“I have been ‘gey ill to live with’ since we got up to town. And when the stupid meeting I had promised to speak at was put off, my mother thought I had gone off my head—from my behavior. ’What are you going to the Feltons’ for?—You never care a bit about them.’ So at last I brought her the map and made her look at it—’Felton Park to Brinton, 3 miles—Haylesford, 4 miles—Beechcote, 2 miles and 1/2—Beechcote Manor, half a mile—total, ten miles.’—’Oliver!’—she got so red!—’you are going to propose to Miss Mallory!’ ’Well, mother!—and what have you got to say?’ So then she smiled—and kissed me—and sent you messages—which I’ll give you when there’s time. My mother is a rather formidable person—no one who knew her would ever dream of taking her consent to anything for granted; but this time”—his laugh was merry—“I didn’t even think of asking it!”
“I shall love her—dearly,” murmured Diana.
“Yes, because you won’t be afraid of her. Her standards are hardly made for this wicked world. But you’ll hold her—you’ll manage her. If you’d said ‘No’ to me, she would have felt cheated of a daughter.”
“I’m afraid Mrs. Fotheringham won’t like it,” said Diana, ruefully, letting herself be gathered again into his arms.
“My sister? I don’t know what to say about Isabel, dearest—unless I parody an old saying. She and I have never agreed—except in opinion. We have been on the same side—and in hot opposition—since our childhood. No—I dare say she will be thorny! Why did you fight me so well, little rebel?”
He looked down into her dark eyes, revelling in their sweetness, and in the bliss of her surrendered beauty. If this was not his first proposal, it was his first true passion—of that he was certain.
She released herself—rosy—and still thinking of Mrs. Fotheringham. “Oliver!”—she laid her hand shyly on his—“neither she nor you will want me to stifle what I think—to deny what I do really believe? I dare say a woman’s politics aren’t worth much”—she laughed and sighed.
“I say!—don’t take that line with Isabel!”
“Well, mine probably aren’t worth much—but they are mine—and papa taught them me—and I can’t give them up.”
“What’ll you do, darling?—canvass against me?” He kissed her hand again.

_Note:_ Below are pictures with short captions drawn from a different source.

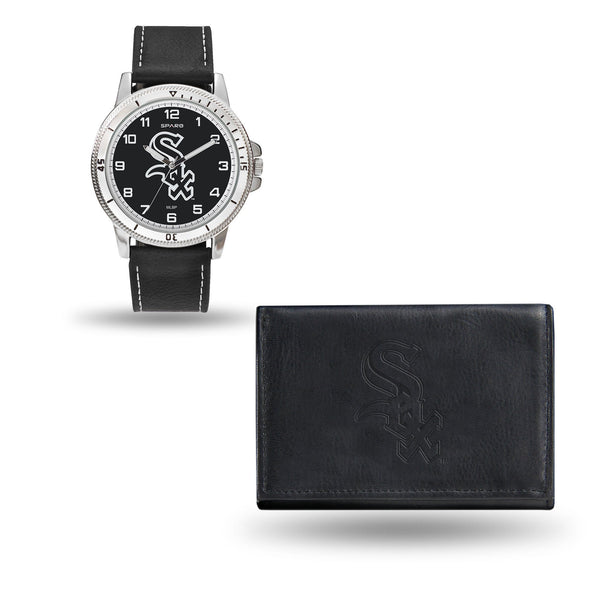 WHITE SOX MENS BLACK WATCH AND WALLET - MLB-WTWAWA Watch and Wallet Set (Chicago Watch)-JadeMoghul Inc.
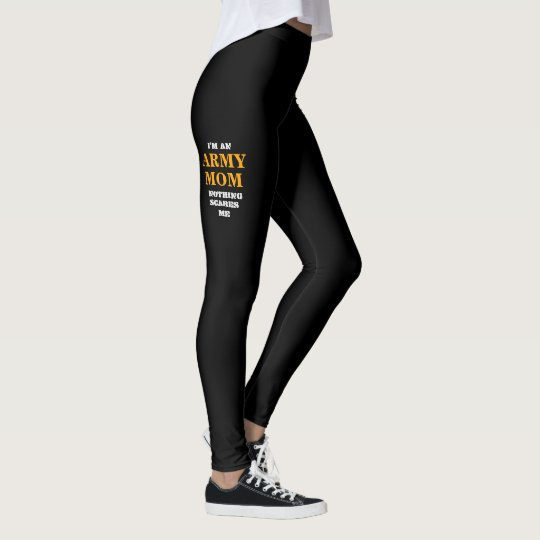 "WOMEN'S ""ARMY MOM"" SPANDEX LEGGINGS"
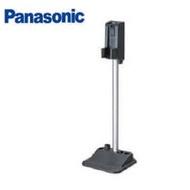 Panasonic 國際牌 吸塵器收納架 AMC-KS1-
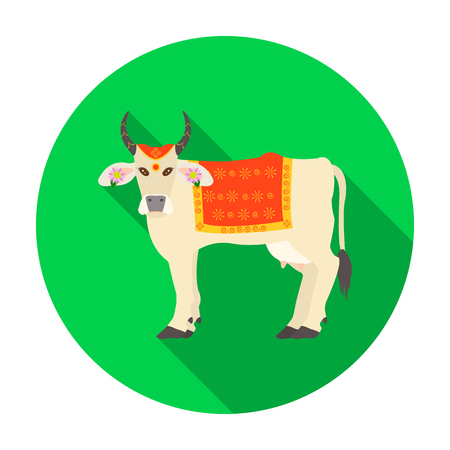 Sacred cow icon in flat style isolated on white background. India symbol vector illustration.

“No—but I can’t agree with you!”
“Of course you can’t. Which of us, I wonder, will shake the other? How do you know that I’m not in a blue fright for my principles?”
“You’ll explain to me?—you’ll not despise me?” she said, softly, bending toward him; “I’ll always, always try and understand.”
Who could resist an attitude so feminine, yet so loyal, at once so old and new? Marsham felt himself already attacked by the poison of Toryism, and Diana, with a happy start, envisaged horizons that her father never knew, and questions where she had everything to learn.